=== Problem description ===
Copy the passage of the protest article between "At this juncture, Moore's" and "vehicles racing by.", inclusive, without changing a word.

=== Selected extract ===
He can take his protest to the road and risk getting flattened by traffic.

Or he can stage a rally on private property and take the chance of getting arrested.

At this juncture, Moore's leaning towards "civil disobedience."

Chair of the NatureCoast Coalition for Peace and Justice, Moore asked for permission last week to hold a two-hour protest outside the offices of U.S. Rep. Ginny Brown-Waite, R-Brooksville.

Waite and her staff operate out of a strip mall on Spring Hill Drive, near the National Guard Armory. A lease agreement prohibits any gatherings on the private property.

Moore staged a protest in April outside Brown-Waite's offices on the Spring Hill Drive right-of-way. With the speed limit on that stretch set at 55 mph, Moore said his group was nearly run over by the vehicles racing by.

To avoid that scenario for his next protest on June 24, Moore asked the sheriff's office to block a lane of Spring Hill Drive for two hours. He was told to secure a permit first from the county.

A "special events permit" requires a $35 application fee, a million dollar liability insurance policy, a 30-day processing period and a notarized indemnity agreement, Moore has learned. Moore has decided that option is no good.

His second option is to hold the protest outside the office anyway.

In a second letter to sheriff's office Major Mike Maurer, Moore asks for the "ramifications ... legally, and otherwise" if they held the protest without a permit.

"Would protesters be arrested?"

In a word, yes.

=== Data extract ===
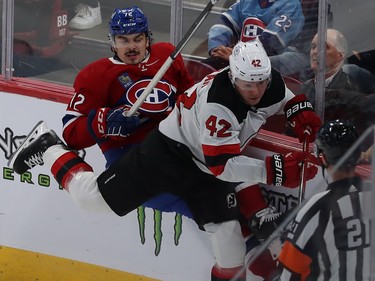 Montreal Canadiens' Arber Xhekaj (72) is pinned along the boards by New Jersey Devils' Curtis Lazar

=== Exercise result ===
At this juncture, Moore's leaning towards "civil disobedience."

Chair of the NatureCoast Coalition for Peace and Justice, Moore asked for permission last week to hold a two-hour protest outside the offices of U.S. Rep. Ginny Brown-Waite, R-Brooksville.

Waite and her staff operate out of a strip mall on Spring Hill Drive, near the National Guard Armory. A lease agreement prohibits any gatherings on the private property.

Moore staged a protest in April outside Brown-Waite's offices on the Spring Hill Drive right-of-way. With the speed limit on that stretch set at 55 mph, Moore said his group was nearly run over by the vehicles racing by.